宋娟温柔一笑,故作谦逊,回头看了一眼身边的豫王世子,把功劳推给豫王世子,“还要多亏殿下,否则,还不能有此收获。”
“……好,好得很。”
豫王的声音低沉厚重,气势压迫,嘴上说着“好”,可表情上,那笑容,莫不是气极反笑?
不、不能吧!
宋娟敏锐察觉其中或者有什么不对,但豫王世子在察言观色上并不如她,只当豫王是单纯夸奖,还谦虚一笑,把功劳说明白,夸赞了宋娟在其中所做的事情。
宋娟鼻端冒汗,总觉得有什么不对,一点儿都不敢应承,默默站在豫王世子身后。
走在豫王身后入府的豫王妃莲步轻移,倒比豫王那火急火燎的样子多了一份沉静文雅之气。
她见宋娟似有些害怕样子,拉着她的手安慰:“别怕,你做得对。”
豫王妃的声音清凌凌的,传到前面豫王耳中,豫王的脚步顿了片刻,再迈步,依旧是大步流星,但与进府时候那般匆匆,到底不同了。

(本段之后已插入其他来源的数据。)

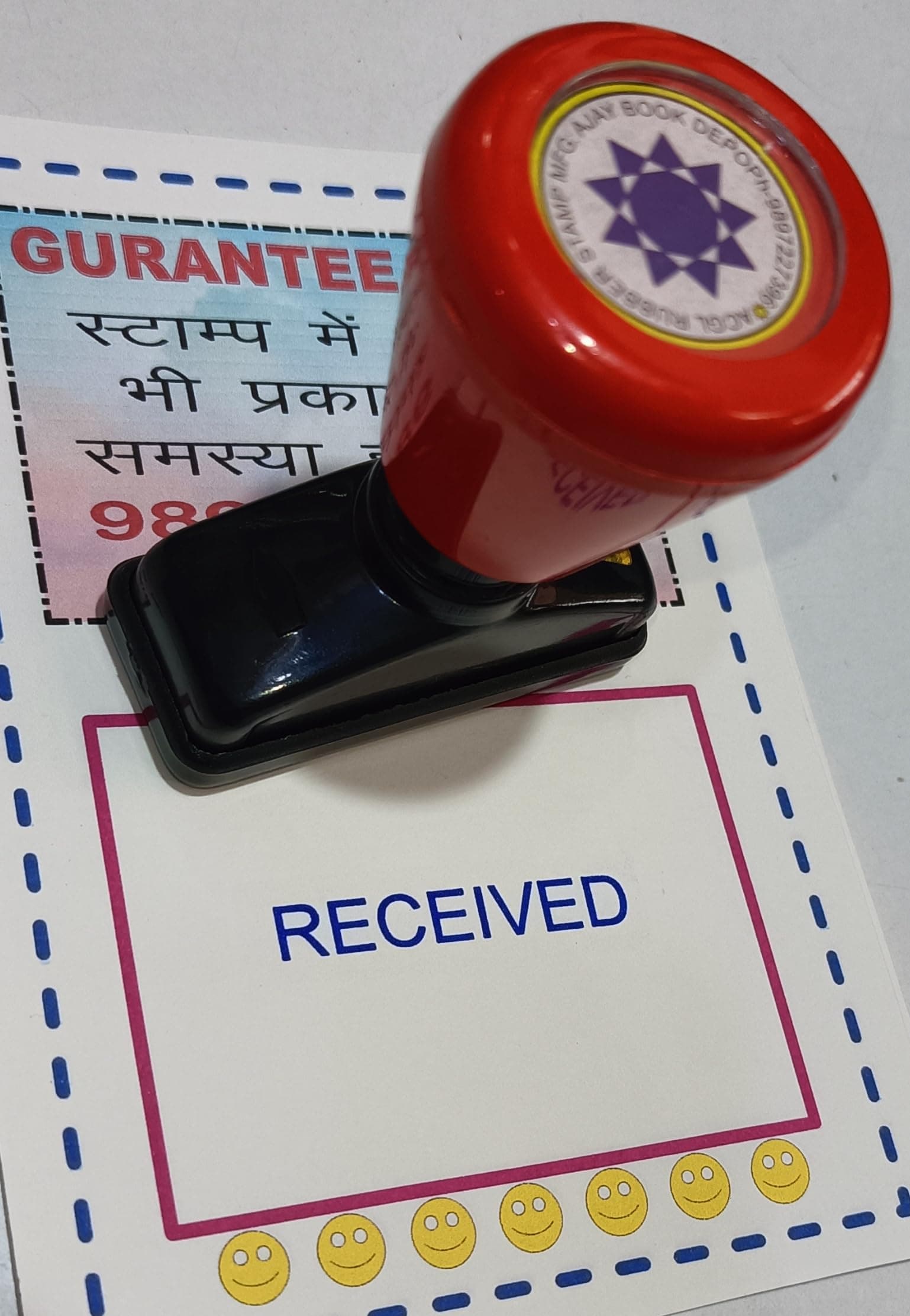 “Received” Self Inking Pre-Ink Pocket Stamp – Blue | Compact Office Stamp | AI Tested Quality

沉淀下来的气势渐渐被收敛起来,坐到堂上的时候,豫王还能重新再夸奖两句,这一次,就是单纯的夸奖了,还把上表的事情交给了豫王世子。
“既是你们发现的,就当你们报上去,如此,也能把这功劳落在实处。”
豫王世子有些不好意思,虽的确是有立功之意,但如此说来,还是太直白了,让他觉得自己过于功利,为此羞红了脸颊。
宋娟见豫王神色好转,只当刚才以为气氛不好是自己的错觉,与豫王世子欣然领命,两人走出门没多久,里头豫王就摔了茶杯。
豫王妃看了一眼地上碎片,又看了一眼外头,确认那两个走远了不曾回头,她这才轻轻一叹:“事已至此,多想无益,王爷还是想想如何表功吧。”